======== 提示された文章 ========

抗生物質
今回は“抗生物質”について書きます。
皆さんは、抗生物質がどんな薬かご存知でしょうか?答えは「細菌をやっつける薬」です。
ここで、外来で患者さんからよく聞く言葉を列挙します。
- 風邪をひいたから抗生物質を一緒に出してください。
- 私はクラビットがよく効くから、これを出してください。
- 膀胱炎の症状はすぐによくなったから、抗生物質は2日で飲むのをやめました。
まず①は、本当によく言われます。大人の風邪の原因はほとんどがウイルスであるた
め、実際には抗生物質は必要ありません。お医者さんが抗生物質を処方するのは、単なる風邪ではなく細菌感染症と診断したか、風邪によるウイルスに細菌感染症が合併していると判断したときです。不必要に抗生物質を服用し続けると、本当に抗生物質が必要なときにこれが効かない“耐性菌”が身体の中でつくられることがあるので、注意が必要です。実際に何種類もの抗生物質が、耐性菌の出現により効きづらくなってきています。
次に②ですが、これは数日前に患者さんから言われた言葉です。私は患者さんにこう説明しました。「クラビットはとても強い抗生物質で、たくさんの細菌をやっつけることができます。身体の中で重症の感染症が起こっているときには、私もこれを処方します。しかし○○さんのように軽い症状のときから常にクラビットを飲み続けると、耐性菌が出現して、いざというときにこれが効かなくなります。お医者さんは、患者さんの症状やどこに感染症が起こっているのかを考えて、それに見合った抗生物質を処方しているので、ご自身からクラビットを出してくださいとは言わないほうがいいですよ。」

======== 表示される情報 ========

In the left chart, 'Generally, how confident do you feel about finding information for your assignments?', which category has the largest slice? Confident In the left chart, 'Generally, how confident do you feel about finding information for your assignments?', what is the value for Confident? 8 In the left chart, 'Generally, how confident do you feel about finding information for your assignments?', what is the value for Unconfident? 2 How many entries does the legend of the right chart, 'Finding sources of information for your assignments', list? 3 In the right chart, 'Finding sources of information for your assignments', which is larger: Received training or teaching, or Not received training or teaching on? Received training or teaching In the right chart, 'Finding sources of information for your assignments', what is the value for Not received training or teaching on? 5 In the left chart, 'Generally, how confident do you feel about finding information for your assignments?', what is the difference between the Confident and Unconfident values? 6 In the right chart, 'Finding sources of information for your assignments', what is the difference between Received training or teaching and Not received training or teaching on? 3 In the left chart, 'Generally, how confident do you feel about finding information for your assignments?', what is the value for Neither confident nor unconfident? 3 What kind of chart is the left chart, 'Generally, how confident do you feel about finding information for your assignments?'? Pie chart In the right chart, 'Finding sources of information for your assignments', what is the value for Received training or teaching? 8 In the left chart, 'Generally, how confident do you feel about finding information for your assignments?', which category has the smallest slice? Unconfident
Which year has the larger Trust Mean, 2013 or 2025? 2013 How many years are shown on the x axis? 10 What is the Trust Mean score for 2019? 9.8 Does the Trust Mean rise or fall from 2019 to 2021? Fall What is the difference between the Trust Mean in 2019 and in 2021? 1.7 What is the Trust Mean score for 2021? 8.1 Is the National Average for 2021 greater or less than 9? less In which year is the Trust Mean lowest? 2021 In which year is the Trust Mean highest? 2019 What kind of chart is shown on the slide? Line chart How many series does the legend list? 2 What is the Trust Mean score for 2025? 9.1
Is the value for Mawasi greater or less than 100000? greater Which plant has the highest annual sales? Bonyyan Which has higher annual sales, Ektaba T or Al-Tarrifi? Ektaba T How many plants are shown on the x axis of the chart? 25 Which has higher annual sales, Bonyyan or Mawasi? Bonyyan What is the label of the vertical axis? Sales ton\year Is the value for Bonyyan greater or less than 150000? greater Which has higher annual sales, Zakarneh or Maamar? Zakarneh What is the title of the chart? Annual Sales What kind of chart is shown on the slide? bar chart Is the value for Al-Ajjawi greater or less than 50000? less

========

● **課題の内容**:
a - 抗生物質の文章の「- 私はクラビットがよく効くから、これを出してください。」から「効きづらくなってきています。」までを、「耐性菌」を「薬の効かない細菌」に変えて書き直せ。
b - 抗生物質の文章によると、大人の風邪の原因はほとんどが何か。

● **各課題の解答**:
a -
- 私はクラビットがよく効くから、これを出してください。
- 膀胱炎の症状はすぐによくなったから、抗生物質は2日で飲むのをやめました。
まず①は、本当によく言われます。大人の風邪の原因はほとんどがウイルスであるた
め、実際には抗生物質は必要ありません。お医者さんが抗生物質を処方するのは、単なる風邪ではなく細菌感染症と診断したか、風邪によるウイルスに細菌感染症が合併していると判断したときです。不必要に抗生物質を服用し続けると、本当に抗生物質が必要なときにこれが効かない“薬の効かない細菌”が身体の中でつくられることがあるので、注意が必要です。実際に何種類もの抗生物質が、薬の効かない細菌の出現により効きづらくなってきています。

b - ほとんどがウイルスである。